Some biographers have since suggested that Toole was confused about his sexuality, which added to his depression. One friend has suggested that his domineering mother left no emotional room for any other woman in Toole's life. Some friends and family of Toole disagree with suggestions that Toole was a homosexual, including David Kubach, a longtime friend who also served with Toole in the army. The authors of the first biography of Toole to be published did not know him, and "not knowing him makes a big difference", Kubach said. A second book about Toole by his old friend Joel Fletcher was published in 2005. Ronald W. Bell's thesis, "The Nihilistic Perspective of John Kennedy Toole" (2000, California State University, Dominguez Hills) posits the notion that Toole's novels were a mirror of the author's life and reflect a bleak view of human existence, that Toole felt a despair over the human condition.
Toole committed suicide on March 26, 1969, after disappearing from New Orleans, by putting one end of a garden hose into the exhaust pipe of his car and the other into the window of the car in which he was sitting. The suicide note he left was destroyed by his mother, who made conflicting statements as to its general contents. He was buried at Greenwood Cemetery in New Orleans.
After his death, Toole's mother insisted that author Walker Percy read the manuscript for Dunces. Percy eventually gave in and fell in love with the book. A Confederacy of Dunces was published in 1980, and Percy provided the foreword.

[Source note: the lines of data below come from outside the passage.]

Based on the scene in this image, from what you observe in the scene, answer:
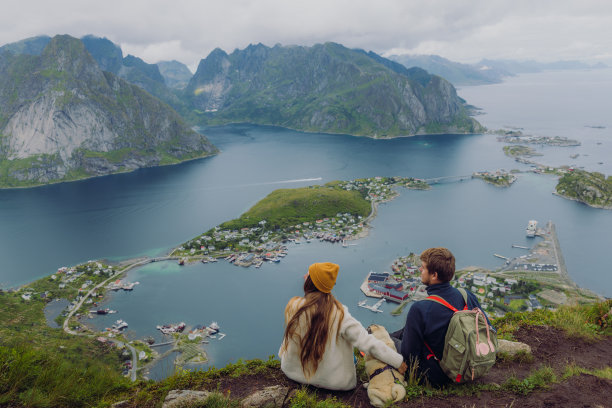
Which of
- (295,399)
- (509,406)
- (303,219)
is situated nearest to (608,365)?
(509,406)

Toole, and his novel, posthumously won a Pulitzer Prize for Fiction (1981). The book has sold more than 1.5 million copies in 18 languages.
Toole's only other novel is The Neon Bible, which Toole wrote at age 16 and which he considered too juvenile a writing attempt to submit for publication while he was alive. Due to the great interest in Toole, The Neon Bible was published in 1989.
A statue of Toole's most famous character, Ignatius Reilly, can be seen at 800 Iberville Street in New Orleans.